The ‘counterweight’ argument is also questionable, not only from Britain’s ‘grand strategic’ perspective but also as a proposition. With regard to the former point, we are in danger of making favourable outcomes into unnecessary vital interests. A stable balance of power in the Far East is a favourable outcome in our mind, but it is not a vital interest. The United States has more at stake in building up India as a check on China and is better placed to do it than we are. ‘No other state can assist India’s rise to the same extent as the United States’, the former diplomat Chandrashekhar Dasgupta has written. ‘Relations with Washington must, therefore, be accorded top priority in our foreign policy.’ Those who take this counterweight line also assume that India wants to have this role and is capable of fulfilling it. Although there is some suspicion of China in the country, there is also an aversion to being used to contain it. Dasgupta argues that India should not take part in any such scheme. ‘The rise of the two Asian mega states rests on solid domestic foundations; neither can be “contained” by external forces.’ It is important to realise too that diplomatically and militarily, China is way ahead of India for the foreseeable future. Thus it is difficult to see how a special partnership would benefit Britain ‘grand strategically’ also.
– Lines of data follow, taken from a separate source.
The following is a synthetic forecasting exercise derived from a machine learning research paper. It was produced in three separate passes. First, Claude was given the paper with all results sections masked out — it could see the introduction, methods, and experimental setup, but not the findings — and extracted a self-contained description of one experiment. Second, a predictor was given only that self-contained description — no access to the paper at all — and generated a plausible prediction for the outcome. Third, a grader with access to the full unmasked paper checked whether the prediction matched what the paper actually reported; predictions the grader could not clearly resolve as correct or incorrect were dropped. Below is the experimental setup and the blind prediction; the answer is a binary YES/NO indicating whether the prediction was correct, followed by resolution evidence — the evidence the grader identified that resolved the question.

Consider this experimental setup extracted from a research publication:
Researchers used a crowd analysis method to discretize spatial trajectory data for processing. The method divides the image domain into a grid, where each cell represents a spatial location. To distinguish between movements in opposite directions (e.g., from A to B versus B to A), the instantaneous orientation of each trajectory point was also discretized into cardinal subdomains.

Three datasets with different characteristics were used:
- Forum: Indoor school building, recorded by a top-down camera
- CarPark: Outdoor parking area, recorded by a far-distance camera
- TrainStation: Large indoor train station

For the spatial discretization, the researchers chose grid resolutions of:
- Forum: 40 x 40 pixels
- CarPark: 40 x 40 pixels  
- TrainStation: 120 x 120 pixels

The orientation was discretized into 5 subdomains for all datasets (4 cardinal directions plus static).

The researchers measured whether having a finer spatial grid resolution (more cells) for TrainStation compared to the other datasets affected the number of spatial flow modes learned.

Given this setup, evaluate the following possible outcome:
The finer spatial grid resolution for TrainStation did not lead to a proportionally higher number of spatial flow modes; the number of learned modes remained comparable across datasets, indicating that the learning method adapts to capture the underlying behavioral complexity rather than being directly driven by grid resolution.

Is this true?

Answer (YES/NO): YES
‘India matters’, the Chancellor wrote this weekend. This is true, and there is a lot we can do to help the emerging power strategically, from Kashmir and Pakistan to working for its permanent membership of the UN Security Council. It is difficult to work out what India can do for our strategic position, however; which is separate from the many trade and investment opportunities it offers. ‘The low-hanging fruit, particularly economic agreements and lofty rhetoric, will dominate the first stage of the diplomatic agenda’, writes Joshi. But the partnership will only become special if we can identify mutual strategic benefits that go above and beyond our relationships with many other countries, including the United States.